A: One was when I was involved in the merger with Bank of Melbourne, which was a time-pressured and market-intense big change. And at the beginning of that process we went through the people that we thought would be the organisation of the future, and those that we thought would probably not survive.
Part way through that process we realised two things: that we had lost one person we suddenly realised had a huge amount of corporate knowledge; and we had also marked someone for departure – and we didn’t have enough information at the time – who was terminally ill. It was one of those terrible moments, we thought that was just the wrong thing to do.
So in both cases we made mistakes; one was retrievable and one was not. The consequences weren’t dire in the macro, but they made what was already a difficult task slightly harder than it needed to be. I think about it every time I’m about to restructure or go into a big change; just have that moment of reflection to step back before you hit the go button, it’s a bit like thinking before you hit the go button.
Q: You’ve worked in both Australia and New Zealand. Are they very similar or very different?
A: I think we’re very different. We look and sound the same, we do a lot of trade with each other, and our distance from the rest of the world and proximity to each other makes that logical. Culturally, we are completely different. Maori and Polynesian culture is so strong in New Zealand, and we sort of see that here in Australia but we don’t understand it. New Zealand is bilingual, it has Maori television, the influence of Pacific in New Zealand is very strong and it’s completely absent here.

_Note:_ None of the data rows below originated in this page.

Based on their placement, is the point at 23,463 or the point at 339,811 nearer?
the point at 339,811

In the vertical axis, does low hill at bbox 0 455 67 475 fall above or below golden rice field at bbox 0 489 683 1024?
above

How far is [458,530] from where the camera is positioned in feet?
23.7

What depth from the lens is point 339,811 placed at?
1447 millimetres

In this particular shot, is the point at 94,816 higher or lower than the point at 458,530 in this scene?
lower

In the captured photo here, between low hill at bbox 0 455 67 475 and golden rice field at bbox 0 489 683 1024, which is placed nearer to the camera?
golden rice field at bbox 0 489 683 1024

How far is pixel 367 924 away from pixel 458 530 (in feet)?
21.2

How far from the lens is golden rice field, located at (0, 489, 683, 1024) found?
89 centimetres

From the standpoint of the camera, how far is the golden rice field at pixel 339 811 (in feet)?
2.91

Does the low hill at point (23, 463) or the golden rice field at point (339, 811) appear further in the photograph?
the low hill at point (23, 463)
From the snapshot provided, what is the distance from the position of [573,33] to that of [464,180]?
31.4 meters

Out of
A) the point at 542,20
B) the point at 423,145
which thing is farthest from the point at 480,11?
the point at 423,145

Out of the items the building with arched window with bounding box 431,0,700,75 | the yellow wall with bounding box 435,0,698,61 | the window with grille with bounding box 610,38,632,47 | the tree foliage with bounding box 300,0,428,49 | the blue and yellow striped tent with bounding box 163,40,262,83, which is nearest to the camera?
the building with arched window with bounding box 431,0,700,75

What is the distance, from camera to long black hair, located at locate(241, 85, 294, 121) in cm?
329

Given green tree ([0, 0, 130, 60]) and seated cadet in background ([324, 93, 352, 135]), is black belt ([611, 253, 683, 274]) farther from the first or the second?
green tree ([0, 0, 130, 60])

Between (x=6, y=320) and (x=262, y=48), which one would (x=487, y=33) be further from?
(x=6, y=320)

The structure of the economy in New Zealand is also completely different. Most of New Zealand business is very small; something like 90 per cent of New Zealand business has five employees. It’s the quintessential small business economy; that makes people very suspicious of big business.
Q: How do you work out your work/life balance?
A: I’ve learnt that work/life balance means different things at different times. When I was younger, it meant getting home at a certain time. As I’ve got older and less constrained about practical things like running a household, it’s been more about working hard while at work, but not extending work indefinitely so you have nothing other than work. I actually do that in a disciplined way by having times on the weekend when people who really need me can get hold of me; but I’m not on call 24/7. I carve out family time and time for friends, and I’m in a book club. I’m also heavily involved in not-for-profit organisations such as the Board of Special Olympics Australia and I am passionate about that.
Q: What does the future hold for you?
A: I’ve always asked myself where is the next opportunity to learn, and I’ve previously expressed my interest in other industries and sectors. Becoming the chief executive of cruise ship company Carnival Australia is definitely a change from my time in government and banking. The cruise industry is the fastest growing segment of the travel industry, and I’m looking forward to using my skills and experience in growing and developing the cruise market in Australia and the region.
Ann Sherry is the Chief Executive Officer of the Australian arm of the cruise ship company Carnival, the owner of P&O Cruises. Prior to this, Sherry was CEO of Westpac New Zealand, and Group Executive, Westpac New Zealand and the Pacific where she had responsibility for Westpac operations in New Zealand and seven Pacific countries.
Sherry is Chair of the New Zealand Government’s Growth and Innovation Advisory Board, Chair of the New Zealand Banker’s Association, Deputy Chair of the New Zealand Business Council for Sustainable Development, and a member of the Board of The New Zealand Institute. She is a Fellow of the Institute of Banking and Finance and a Fellow of the Institute of Public Administration. In 2003 Sherry was awarded a Centenary Medal by the Australian Government for her work on providing banking services to disadvantaged communities, and in January 2004 was awarded an Order of Australia.